"Father," she said, going up to Simon, while she took Martha's hand in hers, "do you remember you told me, once, that when you were a young man you went to hear the preaching of a teacher of the sect of the Essenes, whom they afterwards slew. You thought he was a good man, and a great teacher; and you said he told a parable, and you remembered the very words. I think I remember them, now:

"'And his father saw him, and ran and fell on his neck, and kissed him, and said, "Let us be merry, for this my son was dead, and is alive again; he was lost and is found."'

"And so, father, is it even unto us."

Martha gave a loud cry, and turned to the door and, in another moment, was clasped in John's arms. Then his father fell on his neck.

There was no happier household in the land than that which joined in the Psalms of thanksgiving that night. The news spread quickly to the fishermen's cottages, and the neighbours flocked in to congratulate Simon and Martha on the return of their son; and it was long since the strains of the songs of joy had floated out so clear and strong over the water of Galilee for, for years, strains of lamentation and humiliation, alone, had been on the lips of the Jewish maidens.

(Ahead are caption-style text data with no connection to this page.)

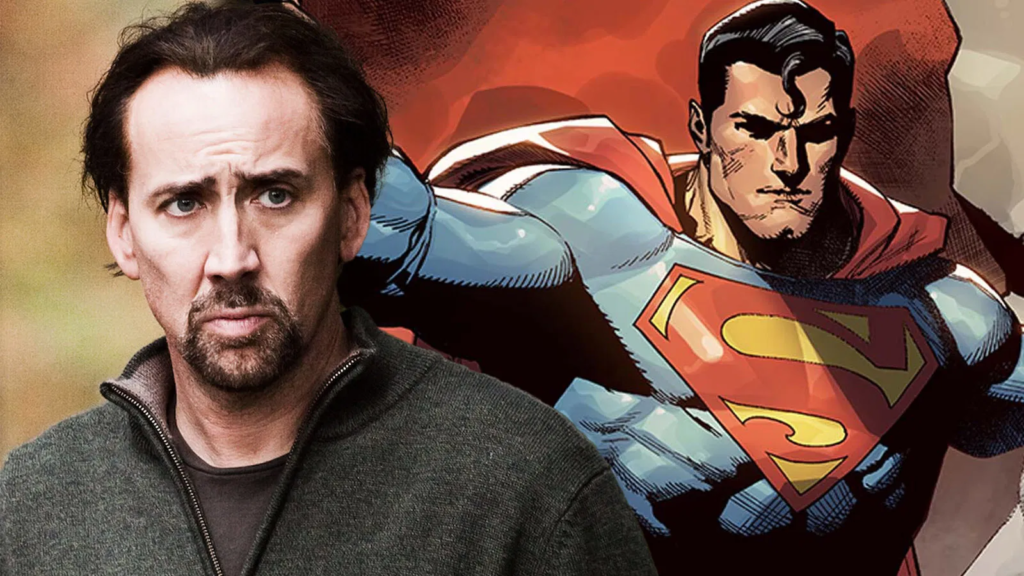 🎬 Nicolas Cage e il fumetto rubato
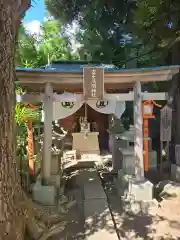 上目黒氷川神社(東京都)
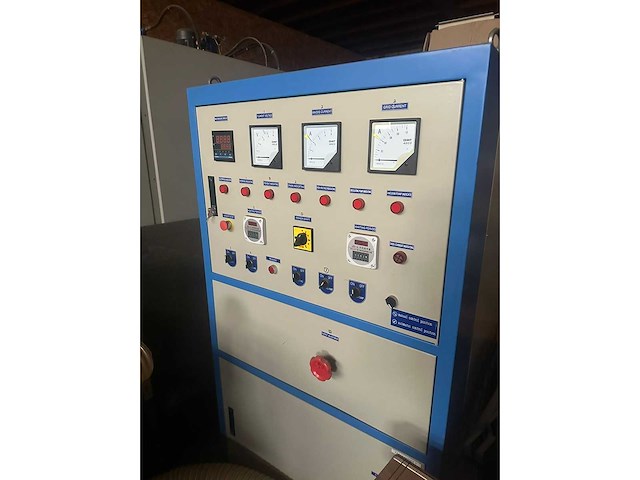 Droogkamer vacuum dx hf 5m houtdroogoven droogoven - afbeelding 11 van  13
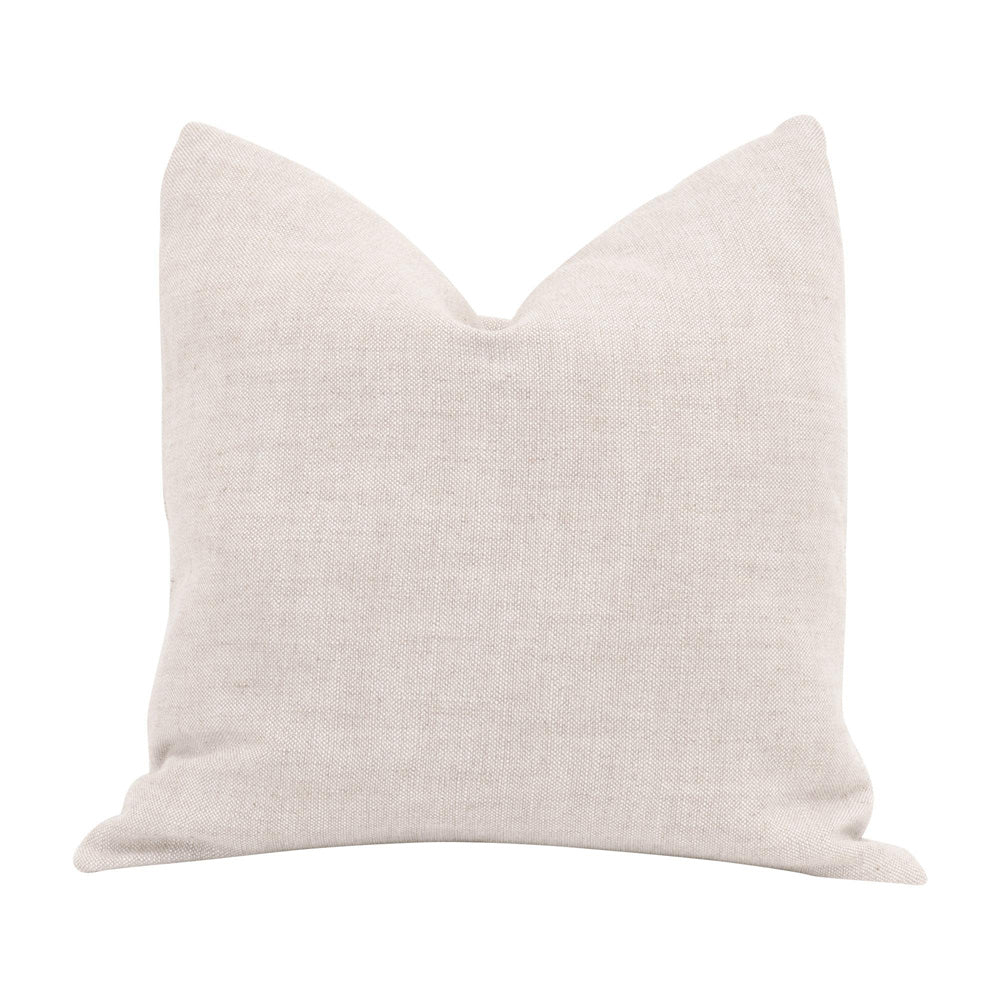 Essentials For Living - Stitch & Hand - Upholstery The Basic 22" Essential Pillow, Set of 2 - 7200-22.BISQ view 1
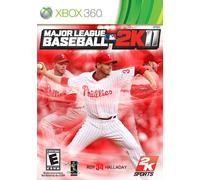 Major League Baseball 2K11 (englische Version) [Edizione: Germania]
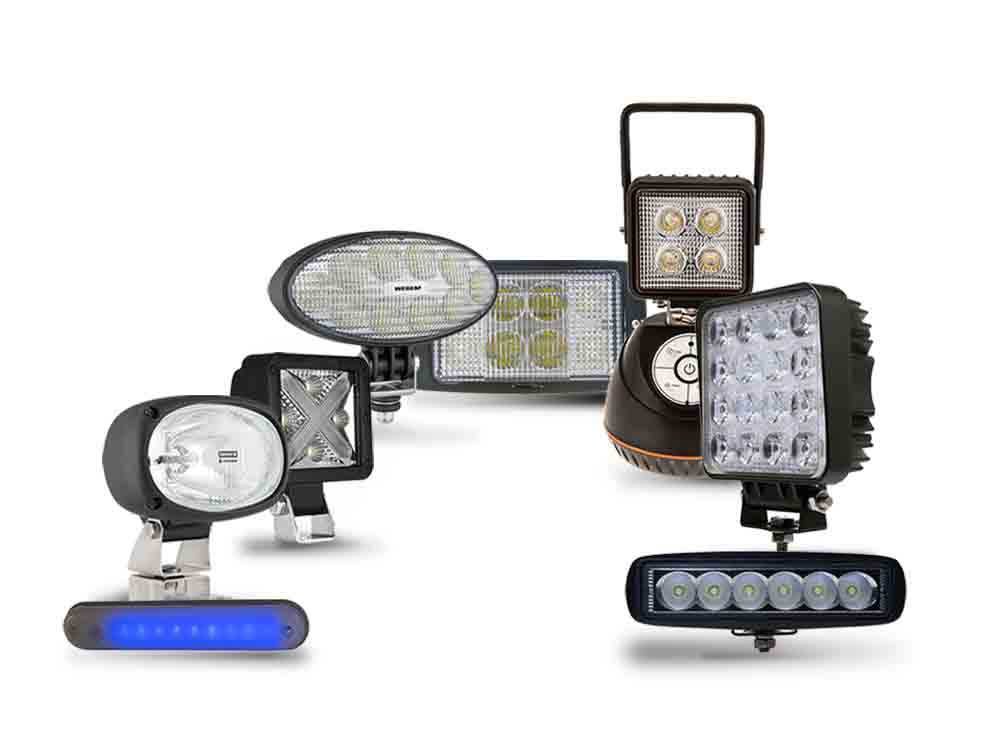 Osram LED Lightbars - Werkenbijlicht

After the service of song was over, Miriam and the maids loaded the table, while Isaac fetched a skin of the oldest wine from the cellar, and all who had assembled were invited to join the feast.

When the neighbours had retired, John asked his father and Isaac to come down with him, and Jonas, to the side of the lake, to bring up a chest that was lying there.

"It is rather too heavy for Jonas and me to carry, alone."